§ **Oefentekst**
────────────────────

Het H-woord is terug. Wat klopt er van de beweringen over de hypotheekrenteaftrek?

vrijdag, 29 augustus 2025 (17:58) - De Volkskrant

In dit artikel:

In de aanloop naar de verkiezingen is de discussie over hypotheekrenteaftrek weer opgelaaid. VVD, ondersteund door onder meer De Telegraaf en stemmen uit Vandaag Inside, pleiten voor behoud; ook de PVV steunt dat standpunt. Tegenstanders zijn traditionele linkse partijen zoals GroenLinks en PvdA, en opvallend genoeg het CDA, dat eerder nog voor behoud was. Drie veelgehoorde argumenten voor en tegen afschaffing worden in het artikel tegen het licht gehouden.

1) “Zonde van het geld” — grotendeels waar
Economisch gezien is de regeling inefficiënt: belastingvoordeel voor huiseigenaren vertaalt zich voor een groot deel in hogere huizenprijzen, waardoor banken uiteindelijk kunnen uitlenen tegen hogere aantallen. Omdat iedereen die een hypotheek neemt profiteert, subsidieert de overheid vooral de marktwaarde van woningen en niet per se huishoudens met lage inkomens. Regeringen hebben de aftrek sinds 2012 al geleidelijk teruggedraaid, maar door hogere huizenprijzen en stijgende rente zijn de kosten voor de schatkist de laatste twee jaar weer toegenomen. Taco van Hoek van het Economisch Instituut voor de Bouw erkent dat de regeling weinig doelmatig is, al meent hij dat sommige bezwaren door eerdere afbouw aan kracht hebben ingeboet.

────────────────────

§ **Opdracht**
Welke politieke partijen noemt het artikel over de hypotheekrenteaftrek?

────────────────────

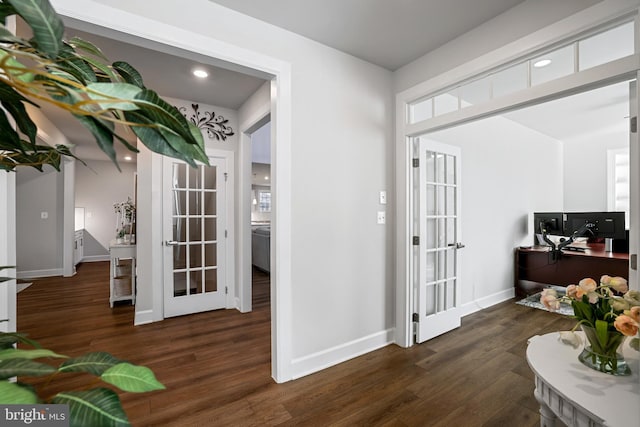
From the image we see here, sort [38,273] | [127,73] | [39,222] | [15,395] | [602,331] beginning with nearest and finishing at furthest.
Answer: [15,395]
[127,73]
[602,331]
[38,273]
[39,222]

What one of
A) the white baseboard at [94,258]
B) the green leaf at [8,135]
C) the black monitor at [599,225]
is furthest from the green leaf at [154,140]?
the white baseboard at [94,258]

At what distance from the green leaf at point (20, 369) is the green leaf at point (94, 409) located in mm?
42

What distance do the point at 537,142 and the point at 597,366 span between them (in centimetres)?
502

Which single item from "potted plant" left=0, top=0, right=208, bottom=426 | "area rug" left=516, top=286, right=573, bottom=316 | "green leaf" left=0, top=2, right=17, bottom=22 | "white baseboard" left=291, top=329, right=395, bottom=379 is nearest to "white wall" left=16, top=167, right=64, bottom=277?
"white baseboard" left=291, top=329, right=395, bottom=379

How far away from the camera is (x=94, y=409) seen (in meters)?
0.38

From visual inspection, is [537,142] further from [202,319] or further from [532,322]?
[202,319]

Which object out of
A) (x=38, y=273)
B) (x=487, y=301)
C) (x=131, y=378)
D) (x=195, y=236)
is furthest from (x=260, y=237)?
(x=131, y=378)

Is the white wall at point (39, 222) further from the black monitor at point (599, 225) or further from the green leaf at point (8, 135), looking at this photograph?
the black monitor at point (599, 225)

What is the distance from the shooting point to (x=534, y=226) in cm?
434

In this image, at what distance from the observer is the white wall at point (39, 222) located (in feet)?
17.6

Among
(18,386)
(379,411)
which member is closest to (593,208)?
(379,411)

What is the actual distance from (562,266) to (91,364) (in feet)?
16.7

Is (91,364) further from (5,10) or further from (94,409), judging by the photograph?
(5,10)

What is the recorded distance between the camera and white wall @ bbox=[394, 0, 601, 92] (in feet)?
5.77
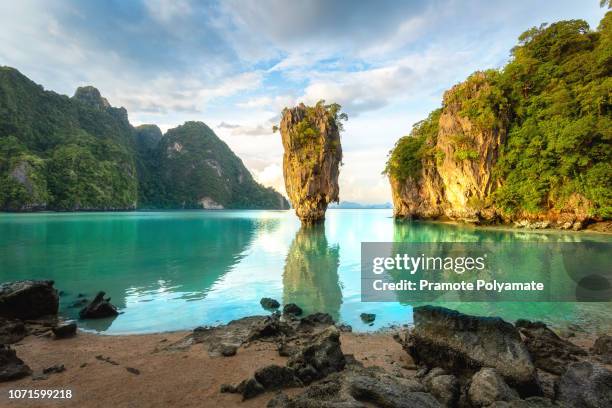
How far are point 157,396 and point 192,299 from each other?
6.50m

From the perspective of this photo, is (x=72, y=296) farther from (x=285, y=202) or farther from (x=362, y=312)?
(x=285, y=202)

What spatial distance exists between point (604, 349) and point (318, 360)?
5652 millimetres

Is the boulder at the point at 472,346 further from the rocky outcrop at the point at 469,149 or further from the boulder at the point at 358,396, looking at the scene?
the rocky outcrop at the point at 469,149

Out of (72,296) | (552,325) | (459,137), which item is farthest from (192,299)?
(459,137)

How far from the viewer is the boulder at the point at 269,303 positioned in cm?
1001

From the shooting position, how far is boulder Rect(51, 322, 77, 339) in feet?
23.7

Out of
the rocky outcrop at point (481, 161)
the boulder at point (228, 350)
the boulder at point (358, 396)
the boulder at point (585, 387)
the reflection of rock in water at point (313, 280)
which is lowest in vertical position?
the reflection of rock in water at point (313, 280)

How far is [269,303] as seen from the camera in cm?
1010

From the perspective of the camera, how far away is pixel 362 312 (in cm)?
946

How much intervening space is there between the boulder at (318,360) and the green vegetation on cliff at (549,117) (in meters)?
31.6

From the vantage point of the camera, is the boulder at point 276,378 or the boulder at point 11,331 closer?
the boulder at point 276,378

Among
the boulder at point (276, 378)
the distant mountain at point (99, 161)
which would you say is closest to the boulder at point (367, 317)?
the boulder at point (276, 378)

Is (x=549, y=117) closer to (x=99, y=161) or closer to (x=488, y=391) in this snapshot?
(x=488, y=391)

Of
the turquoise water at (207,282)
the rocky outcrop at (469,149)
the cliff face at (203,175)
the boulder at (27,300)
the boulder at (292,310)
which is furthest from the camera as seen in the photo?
the cliff face at (203,175)
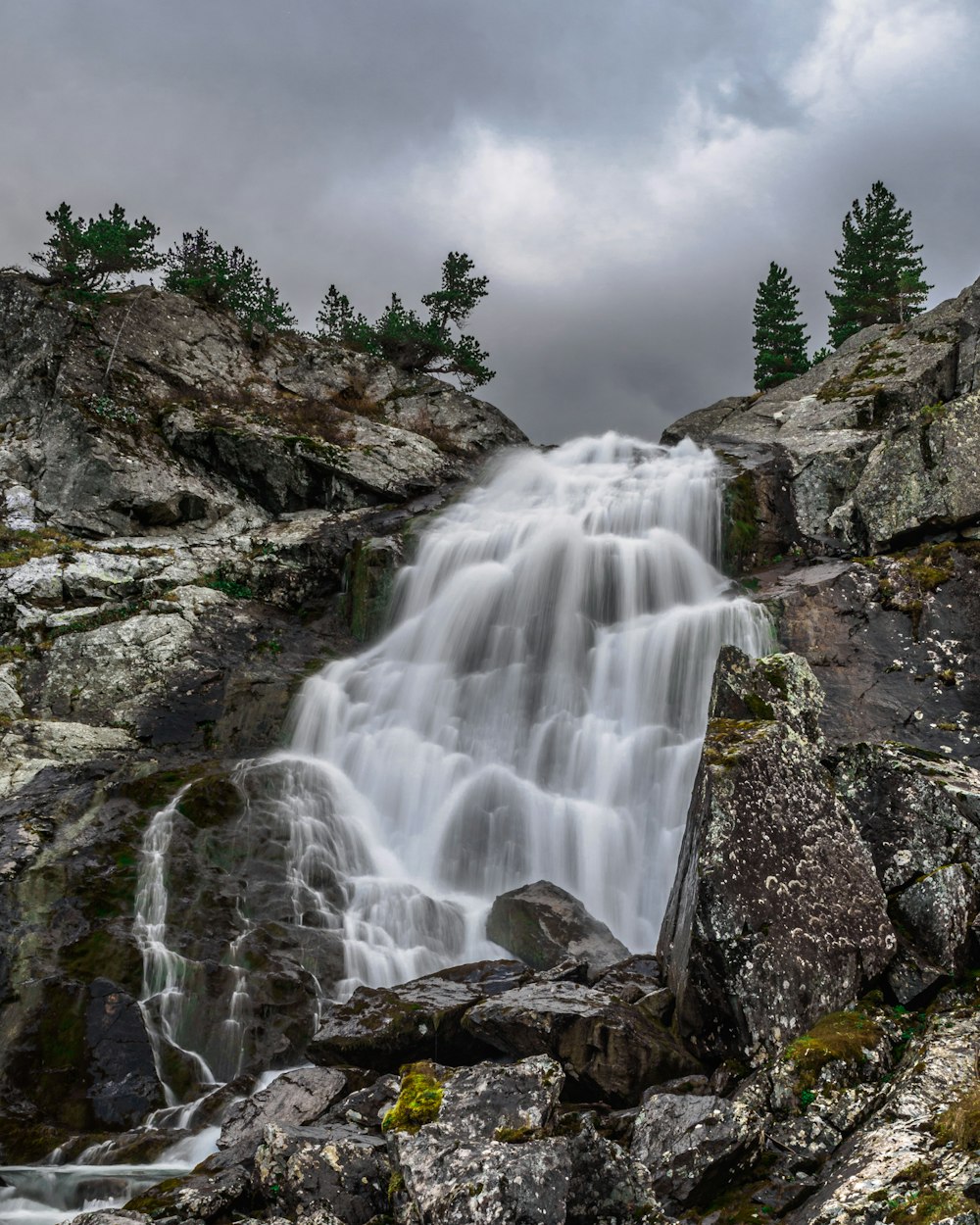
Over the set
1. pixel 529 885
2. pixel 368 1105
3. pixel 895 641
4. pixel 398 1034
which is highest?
pixel 895 641

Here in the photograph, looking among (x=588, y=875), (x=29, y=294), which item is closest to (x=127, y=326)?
(x=29, y=294)

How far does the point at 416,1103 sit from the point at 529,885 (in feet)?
19.1

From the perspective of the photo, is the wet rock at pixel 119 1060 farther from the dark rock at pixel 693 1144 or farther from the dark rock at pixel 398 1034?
the dark rock at pixel 693 1144

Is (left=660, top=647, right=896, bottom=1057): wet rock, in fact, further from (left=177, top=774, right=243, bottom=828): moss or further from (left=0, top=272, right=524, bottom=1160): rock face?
(left=177, top=774, right=243, bottom=828): moss

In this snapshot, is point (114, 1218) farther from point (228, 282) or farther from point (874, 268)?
point (874, 268)

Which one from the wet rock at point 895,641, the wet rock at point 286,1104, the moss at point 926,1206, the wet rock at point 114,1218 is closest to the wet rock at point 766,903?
the moss at point 926,1206

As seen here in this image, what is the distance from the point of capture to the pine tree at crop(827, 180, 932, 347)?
129 ft

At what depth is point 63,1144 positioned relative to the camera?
8312 mm

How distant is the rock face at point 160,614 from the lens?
10031mm

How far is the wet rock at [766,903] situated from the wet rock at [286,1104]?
10.6 feet

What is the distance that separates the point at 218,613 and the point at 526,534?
815cm

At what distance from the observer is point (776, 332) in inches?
1574

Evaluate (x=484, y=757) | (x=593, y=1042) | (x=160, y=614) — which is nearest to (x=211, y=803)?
(x=484, y=757)

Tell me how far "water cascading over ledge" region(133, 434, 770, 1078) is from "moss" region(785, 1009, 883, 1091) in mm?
5501
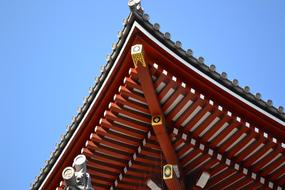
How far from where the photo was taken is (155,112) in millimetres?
14070

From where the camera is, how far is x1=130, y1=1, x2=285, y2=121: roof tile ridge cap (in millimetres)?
13312

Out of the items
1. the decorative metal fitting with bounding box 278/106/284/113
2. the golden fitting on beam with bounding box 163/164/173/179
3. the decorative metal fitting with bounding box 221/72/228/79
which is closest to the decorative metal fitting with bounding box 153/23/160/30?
the decorative metal fitting with bounding box 221/72/228/79

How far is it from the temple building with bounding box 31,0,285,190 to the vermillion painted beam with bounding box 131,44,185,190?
0.07 feet

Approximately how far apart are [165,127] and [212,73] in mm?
1706

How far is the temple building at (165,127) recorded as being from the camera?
1347 cm

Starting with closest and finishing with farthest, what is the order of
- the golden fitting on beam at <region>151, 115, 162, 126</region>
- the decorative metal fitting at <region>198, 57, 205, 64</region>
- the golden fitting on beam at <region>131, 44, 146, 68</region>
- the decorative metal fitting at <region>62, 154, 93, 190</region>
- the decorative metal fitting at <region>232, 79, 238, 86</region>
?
the decorative metal fitting at <region>62, 154, 93, 190</region> < the golden fitting on beam at <region>131, 44, 146, 68</region> < the decorative metal fitting at <region>198, 57, 205, 64</region> < the decorative metal fitting at <region>232, 79, 238, 86</region> < the golden fitting on beam at <region>151, 115, 162, 126</region>

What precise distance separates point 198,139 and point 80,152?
2857 mm

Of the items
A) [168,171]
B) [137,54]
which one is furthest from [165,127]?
[137,54]

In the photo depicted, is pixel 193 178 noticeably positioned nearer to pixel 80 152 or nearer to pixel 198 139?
pixel 198 139

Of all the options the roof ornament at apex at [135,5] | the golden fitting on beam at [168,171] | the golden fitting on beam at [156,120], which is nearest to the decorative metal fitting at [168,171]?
the golden fitting on beam at [168,171]

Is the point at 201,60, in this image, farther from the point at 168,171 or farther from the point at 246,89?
the point at 168,171

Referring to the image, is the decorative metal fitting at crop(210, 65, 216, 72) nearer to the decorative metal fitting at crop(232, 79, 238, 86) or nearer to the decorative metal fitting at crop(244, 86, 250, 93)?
the decorative metal fitting at crop(232, 79, 238, 86)

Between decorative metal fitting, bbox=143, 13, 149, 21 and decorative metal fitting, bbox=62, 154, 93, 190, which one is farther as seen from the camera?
decorative metal fitting, bbox=143, 13, 149, 21

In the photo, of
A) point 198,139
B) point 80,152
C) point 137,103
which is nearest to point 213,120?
point 198,139
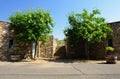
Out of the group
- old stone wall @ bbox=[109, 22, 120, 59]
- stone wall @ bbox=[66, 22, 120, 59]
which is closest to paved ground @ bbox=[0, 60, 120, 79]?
old stone wall @ bbox=[109, 22, 120, 59]

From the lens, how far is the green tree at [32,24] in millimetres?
18703

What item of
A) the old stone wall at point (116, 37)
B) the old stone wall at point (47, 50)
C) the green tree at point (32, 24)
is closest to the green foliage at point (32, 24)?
the green tree at point (32, 24)

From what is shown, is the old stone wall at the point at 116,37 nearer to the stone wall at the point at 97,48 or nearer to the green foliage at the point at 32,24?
the stone wall at the point at 97,48

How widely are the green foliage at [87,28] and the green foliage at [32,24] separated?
2247 mm

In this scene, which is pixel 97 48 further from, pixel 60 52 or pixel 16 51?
pixel 16 51

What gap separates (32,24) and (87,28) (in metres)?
5.32

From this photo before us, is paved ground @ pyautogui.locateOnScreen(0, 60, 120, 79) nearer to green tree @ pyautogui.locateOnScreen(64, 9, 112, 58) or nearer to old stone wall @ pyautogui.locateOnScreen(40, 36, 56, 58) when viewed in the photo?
green tree @ pyautogui.locateOnScreen(64, 9, 112, 58)

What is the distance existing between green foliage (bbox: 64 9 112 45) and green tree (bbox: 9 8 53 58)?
7.34ft

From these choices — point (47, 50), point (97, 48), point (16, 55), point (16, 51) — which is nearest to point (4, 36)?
point (16, 51)

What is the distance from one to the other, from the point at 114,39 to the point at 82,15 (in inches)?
169

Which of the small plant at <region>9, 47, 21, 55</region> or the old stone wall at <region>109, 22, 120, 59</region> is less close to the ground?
the old stone wall at <region>109, 22, 120, 59</region>

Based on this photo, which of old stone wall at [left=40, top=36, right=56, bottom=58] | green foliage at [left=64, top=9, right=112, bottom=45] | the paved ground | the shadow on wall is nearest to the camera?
the paved ground

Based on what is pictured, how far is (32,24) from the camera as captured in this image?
18672mm

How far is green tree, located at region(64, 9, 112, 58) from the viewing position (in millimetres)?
18314
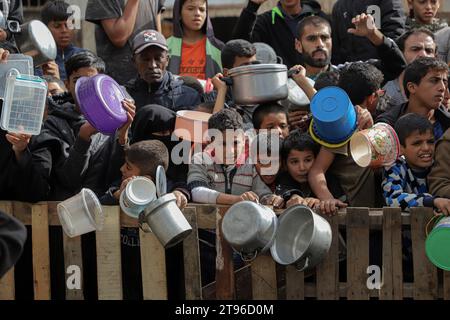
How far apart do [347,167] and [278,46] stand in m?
2.20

────────────────────

§ **Antwoord**
VVD, PVV, GroenLinks, PvdA en CDA.